Osmanlı Türkiyesi de biziz, şimdiki Türkiye de. Cumhuriyet de, meşrutiyet de, mutlakıyet de bizim rejimlerimiz. Rejimler kutsal değildir. Zaman ve zemin meselesidir. Dünyanın durumuna, kendi yapınıza uygun olanı seçersiniz. Biz önce Meşrutiyet’i, sonra da Cumhuriyet’i seçtik. İkisine de kötü veya iyi denemez. Nasıl anladığınız ve uyguladığınız önemlidir. İçini nasıl doldurduğunuz önemlidir. Birçok krallığın, şimdiki birçok Cumhuriyet’ten çağın değerlerine daha yakın olduğunu unutmamak lazımdır.
Bizim Cumhuriyet’e gelirken gösterdiğimiz olağanüstü irade ve ruh muazzamdır. İşte o ruhu bilmemek olmaz. İddia ile söylenebilir ki, öldü denirken dirilişimizin mucizesini Türk çocuklarına anlatmayı ve yaşatmayı beceremediğimiz için bu haldeyiz. Her tarafta sahtelikler bunu yapmadığımız için kol geziyor. Onun için, yüzüncü yılımızda soracağımız sorular arasında bakacağımız, ihmale gelmez bir husustur.

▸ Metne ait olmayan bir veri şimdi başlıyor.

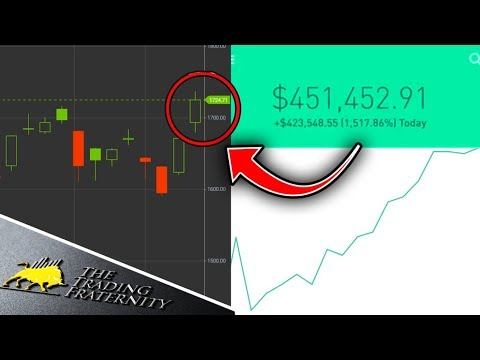 Stock Trading LIVE – Day Trading Live, Stock Market News, Option Trading, Investing & Market Today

Can suyumuzu keşfetmemiz böyle mümkün olacak. Yoksa “Cumhuriyet fazilettir” gibi söyleyenin ağzında mücevher değerindeki bir söz bize düşünce kalp akçe haline gelir. Nitekim o manasızlığa düşmüş görünüyoruz. Gâzî, “fazilet”in ne demek olduğunu bilirdi. Derdi, rejimin adından çok taşıyacağı değerdi. Ona fazileti ancak erdemli insanlar yükleyebilirdi. Kastını böyle anlar ve bu uğurda çalışırsak bizim Cumhuriyetimiz hakikaten erdem yüklü bir rejim haline gelir.
Rejime yüklenen mana
Mesele rejim meselesi değildir. Ona yüklediğiniz manadır. Bugün, Avrupa’nın yarısı Meşrutiyet, yarısı Cumhuriyet rejimindedir. Demokrasi ayrı bir şeydir. Cumhuriyet veya Meşrutiyet rejimindekiler daha iyi durumda diyemeyiz. Fakat şunu apaçık bir gerçek halinde bütün dünya bilir ve söyler: İngiltereninki hala en iyi demokrasidir. İngiltere’de kral, kral(padişah) var, daha önemlisi kraliçe var. Cumhuriyet değil, Meşrutiyet rejimindeler.
Hadi benim dilime tam yakışmayan sözleri, İlber Ortaylı’dan ve Celâl Şengör’den almış gibi yaparak konuşayım: Birileri bu gerçekleri bizim cahillere anlatsın! Osmanlı Hanedanı ve entelijansiyasının bu rejim değişmelerini, gelişmeleri yakından takip ettiğini de anlatsın! İlber Hoca, Celâl Şengör’den başlayarak okuduğunu anlamamış veya okumamış okumuşlarımıza büyük devletin düşerken de büyüklüğünü anlatsın! İmparatorluğun En uzun Yüzyılı’nı anlatsın! Birilerinin bilmeden, anlamadan övdüğü hakıkaten büyük padişahımız 2. Sultan Abdülhamid‘in Atatürk‘ten daha batıya dönük ve batı hayatına yakın olduğunu anlatsın!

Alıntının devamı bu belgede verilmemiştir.